June is certainly not off the table but a summer rate rise has been signalled as clearly as is possible. Whether it actually happens in June or July is, in the greater scheme, not relevant. Ahead of the legendary tightening of February 4 1994, Alan Greenspan said something to the effect of an impending shift in monetary policy having been so well signalled that only a fool would not have begun to position accordingly. Market response and the subsequent head-long panic that lasted until well into the autumn of that year showed quite clearly just how many fools there seem to be in our business. The blind bid for the long Dell reassures my faith that, despite the profusion of CFAs and PhDs and Moore’s Law on computing power and AI, not much has changed in the past 22 years.

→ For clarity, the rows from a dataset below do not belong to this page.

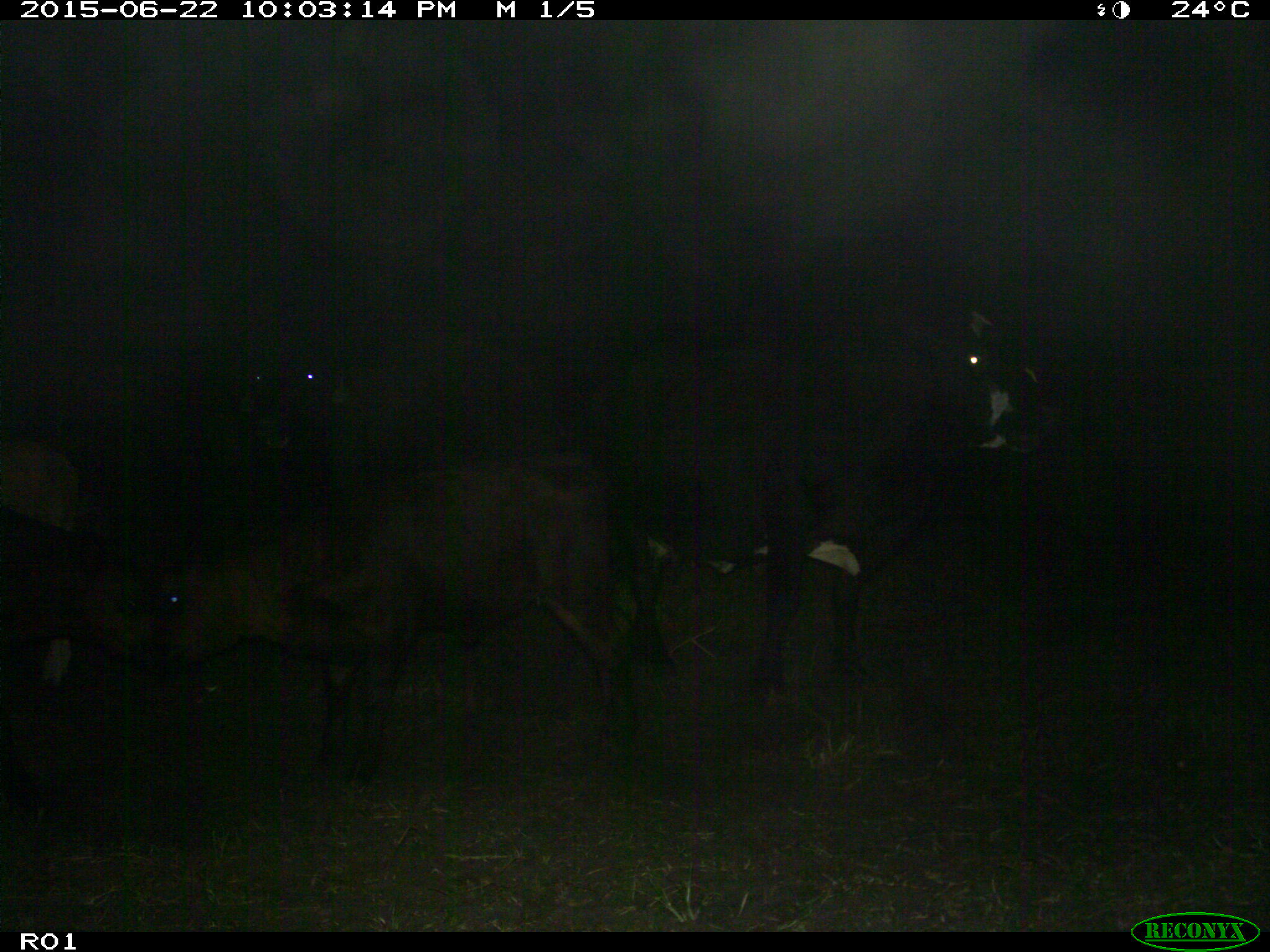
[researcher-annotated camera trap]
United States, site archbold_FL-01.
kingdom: Animalia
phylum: Chordata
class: Mammalia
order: Artiodactyla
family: Bovidae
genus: Bos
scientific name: Bos taurus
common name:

Meanwhile, the muppet-in-chief, Jean-Claude Juncker, has had a moment of lucidity and, so I hear, has convinced the Commission to defer the imposition of sanctions on Spain for missing its budget targets. Since the original publication of the Maastricht criteria in 1991 – deficit/GDP ratio of no more than 3% - I have struggled to see the purpose of imposing fines on transgressors. Why would one add to an already excessive deficit by imposing a cash fine? Isn’t that like the frustrated mother of a crying child in the supermarket who is shaking it while demanding that it shut up? Alas, Spain, Portugal and Italy are all trying to find a way through the fiscal maze and are, there’s no secret there, failing miserably. The price of not controlling one’s own currency and hence inflation is higher than the idealists of Maastricht could have foreseen. Benoit Coeure’s recent assertion that “it is in principle possible” to cut the deposit rate further can only be of scant comfort.

So there we are – TGIF. Markets will surely rebound somewhat from yesterday’s lows. The Dow, having been down by some 180 points in the morning closed down a mere 91.22 points or 0.52%, much better than Europe had done with the Dax losing 1.48% and the FTSE 1.82%. Whoever was sitting on their hands yesterday would probably be well advised not to change position.

Alas, it is that time of the week again and all that remains is for me to wish you and yours a happy and peaceful weekend. Sadly the weather forecast is not looking brilliant which will be a shame for Mr PC “Jonsey” Jones who has flown home from Hong Kong to marry the utterly delightful and fragrant Mrs PC Jones to be. Somehow I have wangled an invitation to the event so this weekend the gardening gear will be swapped for the morning suit as I replace a little weeding with a large wedding. In the old days, nobody would have dared to get married on Cup Final Saturday. Now I’m not sure anybody other than ManU and Crystal Palace fans even care…. It’s not even a 3 o’clock kick-off. Does the EU get blamed for that as well?